An IBD clinic is run by our team since 1999 currently with 705 CD, 935 UC patients under the same registry. These patients' files retrospectively were evaluated and 76 patients with IBD+AS [49 with Crohn's disease (CD), 27 with ulcerative colitis (UC)] were identified and then each IBD+AS patient randomly was matched with the next two adjacent solo IBD patient with the same diagnosis so having 152 IBD (98 CD, 54 UC) patients as the control group. Besides comparing demographic features, the primary endpoint was to compare the rate of intestinal resections between both groups. Age at IBD and/or AS onset, age (if there is any) at resection, the mean follow up time, number of flares needing steroids, medications including the type, dosage and duration, presence of family history, sex, disease location, and behavior, presence of perianal fistulae, smoking status were noted. Patients with indeterminate colitis or AS patients developing intestinal inflammation under NSAID or biologic treatment were excluded.
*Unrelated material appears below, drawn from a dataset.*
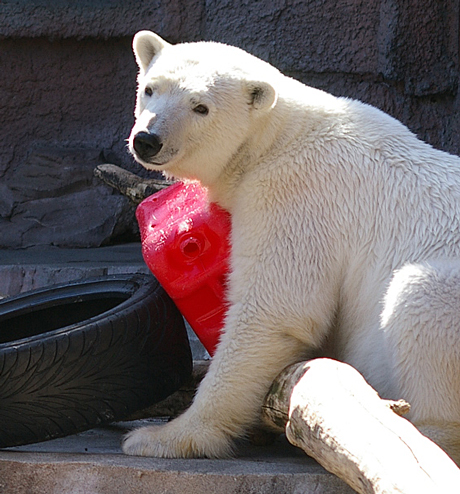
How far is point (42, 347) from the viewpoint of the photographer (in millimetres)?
2854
AS significantly was more common in patients with CD (6.9%) than in patients with UC (2.8%) (p = 0.0001). Among 76 patients with IBD+AS, 52 (68%) first presented with IBD, 11 (15%) with AS, and the remaining 13 (17%) had both diagnoses at the same time. The mean age, age at diagnosis or at resection did not disclose any significant difference between both groups. Neither location nor behavior of IBD nor rate of perianal fistulae were different. The mean follow up time was significantly longer in patients with IBD+AS (44.49 vs 28.6 mo; p = 0.0011), and the use of biologics, steroids significantly were more common among patients with IBD+AS (37% vs. 9% for biologics, p = 0.000; 43% vs. 28% for steroids, p = 0.026). 33 out of 152 (22%) IBD and 11 out of 76 (14%) IBD+AS patients underwent an intestinal resection (total colectomy for UC, resection for CD) during our follow up (p = NS). The Spearman correlation test identified significant relations between IBD duration, frequency of flares needing steroids and resection, but an age-sex adjusted regression analysis disclosed IBD duration as the only independent predictor for resection (R2 = 0.178; p = 0.016).
The present study shows that up to 5% of IBD patients may have AS although it is twice more common in CD compared to UC patients. Patients with IBD+AS do not have a worse disease outcome than solo IBD patients. When both groups are analyzed together the only independent predictor for resection is the duration of IBD.